Farming Gods Way


In 2004, when Covenant College started their ministry from the new bought land, also a Farm was started. The leadership was in the hands fof Phil Bailey (from the UK) and his farm manager Bilison Mwanza. Bilison was among the first group of students that graduated at Covenant College. We lost our brother in September 2012. His life has been such an example of real Christianity. He was like a big brother for his colleagues and his advice and explanation about life in Zambia was of great help for the missionaries from outside Zambia.

After 10 years Phil left the farm, after working together for some years with the one who should take over his position: Jackson Kasolo, who joined the team in December 2011 and left at the end of 2016. Currently the farm is managed by Lupupa Sakala in an acting capacity.


The farm is there to support the College by providing fresh food for the student menu. Steven Banda is responsible for the vegetable garden. What is in the morning still in the garden can be in the evening already on our plates! A chicken, a pig or fish from our own fish pond that was still alive in the morning can be eaten the same day...

Also our daily nsima, the staple food in Zambia, comes from the farm. Every year we plant so much maize that we have enough to grind for the students. On top of that we sell maize for income and use it for the working for food program to help people in the villages around us.

The grinding is done in our own hammer mill. Kenneth Zulu is in charge. A lot of people from neighbouring villages come to us for their maize grinding as well. Another source of income for the farm.

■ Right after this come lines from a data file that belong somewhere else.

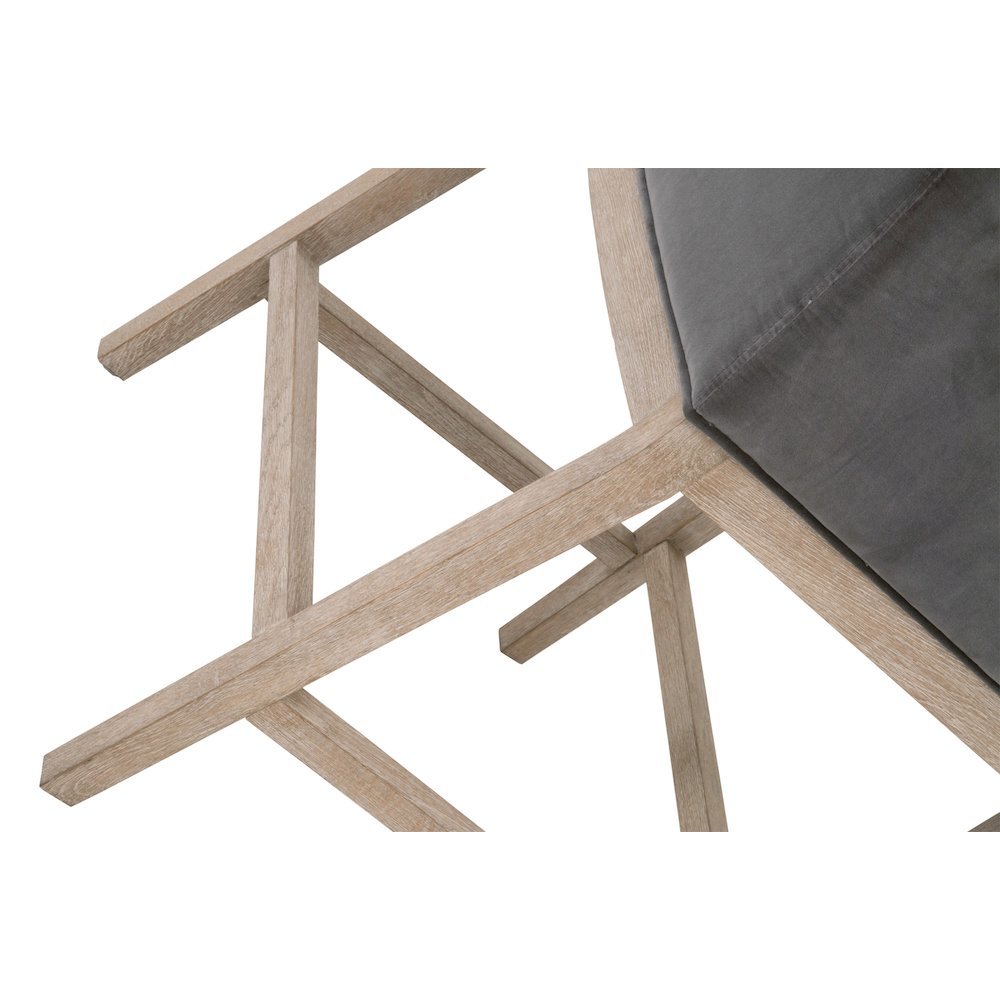 Gray Counter Stool, Solid Oak Wood Base, Velvet Cushion. Picture 8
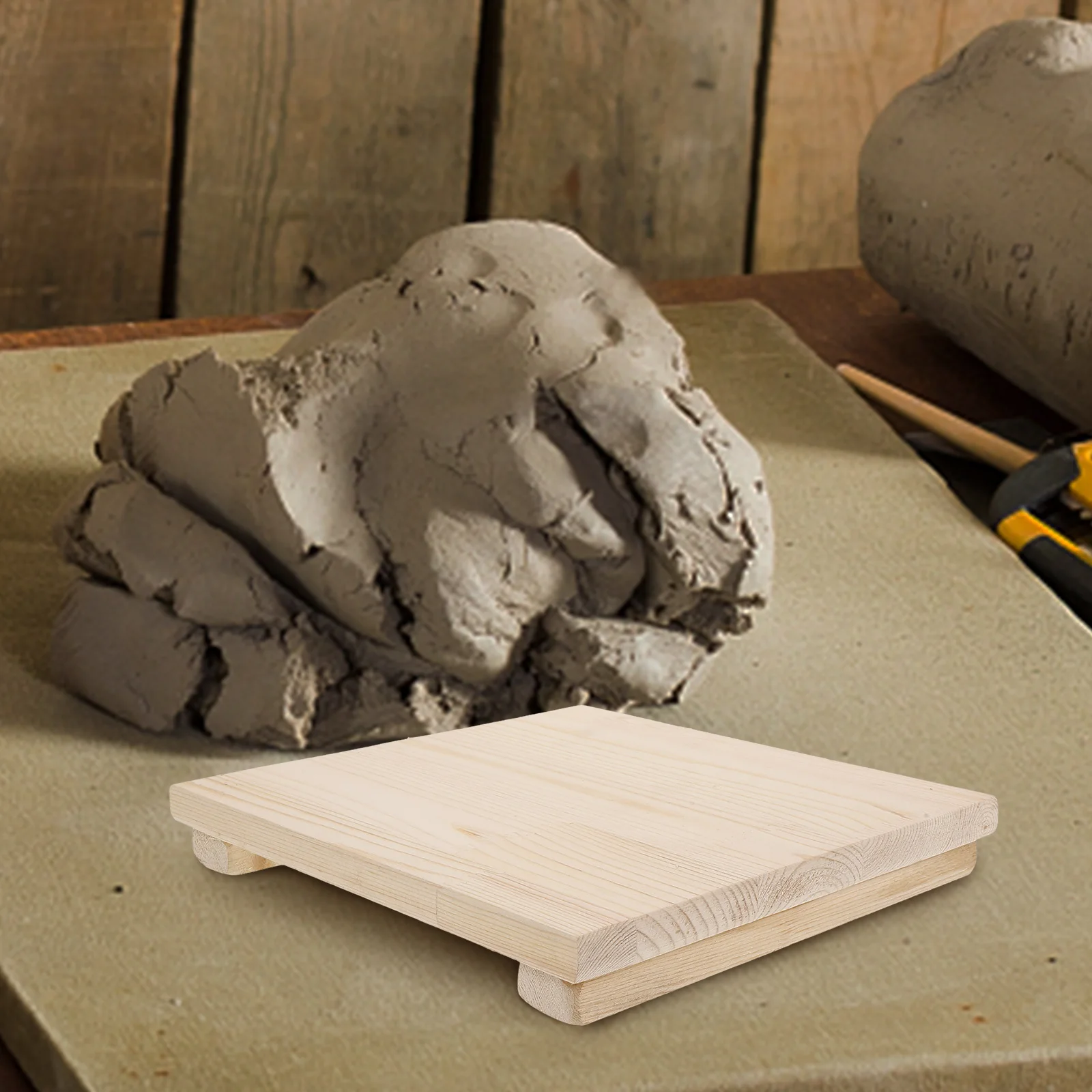 

Solid Wood Clay Clay Statue Drying Base 24x24x1.7cm Handmaking Sculpture Board Tools Wooden Mud Board Drying Bench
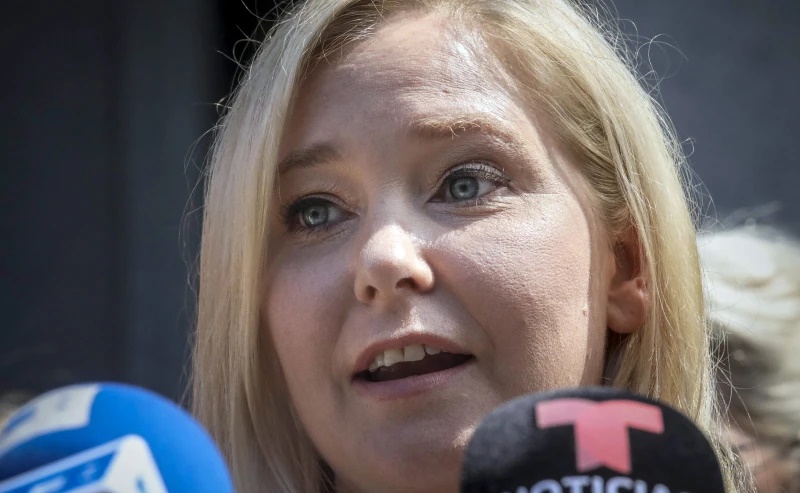 Virginia Giuffre speaks during a news conference outside a Manhattan court in New York, Aug. 27, 2019. (AP Photo/Bebeto Matthews, File)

The farm is not only there to try to be self sufficient. No, it is a ministry as well. By using the `Farming God´s Way´ method the students are taught how they can improve their farming skills and increase their yields so that, when they are pasturing a church, their families still have food security.

The teaching is not only done from a book in the classroom. Also practical lesson´s are added. The students are helping in all kind of areas at the farm. There are moments you can see them working in the piggery, in the cattle kraal or in the newly built chicken house. This chicken project, with batches of 500 chicks every 3 weeks is another way of providing income and becoming less dependent from donor money in future. You can see students busy in the vegetable garden as well.

The students also learn the benefits of certain trees and plants. For example the multi vitamin use of moringa leaves, or the protection against malaria by drinking tea from Artemisia. And what to think about chili? Not only nice in your food, but it can also be used as a natural pesticide. Moringa, Artemisia and chili is also sold at the farm. Honey from our own bee hives as well.

It is a blessing to see what God all has given to us in nature. To us the task to be good stewards, so that this blessings are real used as a blessing for the students and the people around us!